Lassen Sie mich das anhand von ein paar Beispielen verdeutlichen. Nehmen wir als erstes einen jungen IT-ler, der erst vor Kurzem zu Ihnen ins Team kam. Er sagt wenig, aber macht seinen Job. Sie verstehen nicht, warum er so zurückhaltend ist, aber man muss ja nicht alles verstehen. Sie vertrauen ihm auch (noch) nicht, weil sie aufgrund der Kürze der Zeit noch nicht einschätzen können, ob er seine Leistung halten wird, unter Stress zusammenbricht oder langfristig nicht ins Team passt. Aber Stand Jetzt erleichtert er Ihnen ihre Arbeit. Mit zunehmender Dauer könnte sich so etwas wie Vertrauen einpendeln, auch wenn Sie immer noch nicht verstehen, warum er so ist wie er ist.

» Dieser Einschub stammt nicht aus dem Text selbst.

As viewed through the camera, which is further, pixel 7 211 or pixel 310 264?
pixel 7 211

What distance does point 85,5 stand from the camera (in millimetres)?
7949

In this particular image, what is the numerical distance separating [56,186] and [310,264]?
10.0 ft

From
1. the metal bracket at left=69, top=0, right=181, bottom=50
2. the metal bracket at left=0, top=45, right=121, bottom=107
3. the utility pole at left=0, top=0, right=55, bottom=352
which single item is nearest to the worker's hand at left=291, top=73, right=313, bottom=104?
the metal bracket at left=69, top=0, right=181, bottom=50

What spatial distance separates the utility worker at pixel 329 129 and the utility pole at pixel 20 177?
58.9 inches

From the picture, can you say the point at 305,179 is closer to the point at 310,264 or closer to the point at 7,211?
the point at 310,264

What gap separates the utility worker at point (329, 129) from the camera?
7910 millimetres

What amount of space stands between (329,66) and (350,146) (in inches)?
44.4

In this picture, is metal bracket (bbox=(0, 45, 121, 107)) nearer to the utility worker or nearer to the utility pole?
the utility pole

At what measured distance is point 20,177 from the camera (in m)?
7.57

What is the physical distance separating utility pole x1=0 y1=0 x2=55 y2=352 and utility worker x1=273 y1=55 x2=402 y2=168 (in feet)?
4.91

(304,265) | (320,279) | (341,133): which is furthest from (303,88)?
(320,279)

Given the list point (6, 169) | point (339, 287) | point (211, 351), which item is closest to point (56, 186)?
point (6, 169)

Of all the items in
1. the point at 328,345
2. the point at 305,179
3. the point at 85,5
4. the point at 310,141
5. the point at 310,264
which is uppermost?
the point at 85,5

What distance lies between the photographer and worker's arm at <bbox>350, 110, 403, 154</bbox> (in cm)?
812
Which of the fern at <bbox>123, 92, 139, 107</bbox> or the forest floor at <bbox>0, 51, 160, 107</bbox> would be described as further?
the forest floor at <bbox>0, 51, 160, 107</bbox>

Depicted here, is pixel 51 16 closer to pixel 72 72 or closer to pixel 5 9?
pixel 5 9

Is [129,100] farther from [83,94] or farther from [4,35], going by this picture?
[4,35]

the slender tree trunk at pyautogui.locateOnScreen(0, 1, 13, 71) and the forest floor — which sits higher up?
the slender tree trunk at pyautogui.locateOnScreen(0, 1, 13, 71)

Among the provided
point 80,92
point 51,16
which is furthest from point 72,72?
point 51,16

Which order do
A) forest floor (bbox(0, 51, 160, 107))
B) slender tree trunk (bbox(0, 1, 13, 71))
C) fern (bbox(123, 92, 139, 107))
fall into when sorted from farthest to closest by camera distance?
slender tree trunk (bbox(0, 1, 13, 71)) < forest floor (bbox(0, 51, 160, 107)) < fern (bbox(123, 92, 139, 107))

Denken Sie in einem anderen Fall an einen Querulanten. Vielleicht verstehen Sie, warum er regelmäßig gegen feuert. Vielleicht auch nicht. Selbst wenn, macht das Ihr Leben vermutlich nicht gerade einfacher. In diesem Fall sollten Sie zumindest darauf vertrauen können, dass sich die Wogen nach und nach wieder glätten und dass vieles nicht so heiß gegessen wie gekocht wird, damit eine Zusammenarbeit möglich ist.

Damit gleicht dieser Fall paradoxerweise beinahe einer privaten Liebesbeziehung. Man versteht oft nicht, warum der Partner so handelt, das eigene Leben wird durch Liebe nicht immer einfacher, aber wenn genügend Vertrauen da ist, steht einem wunderbaren Zusammenleben eigentlich nichts im Weg ;-).

Denken wir für ein letztes Fallbeispiel noch an einen Azubi, der Ihnen mit häufigen Fehlern das Leben schwer macht und Sie daher auch kein Vertrauen in ihn bzw. seine Arbeit haben können. Hier sollten Sie zumindest verstehen, welche Gedanken er sich in der Arbeit macht. Ein paar persönliche Informationen können in diesem Fall ebenso hilfreich sein, um über die Durststrecke der Eingewöhnungsphase hinweg zu helfen.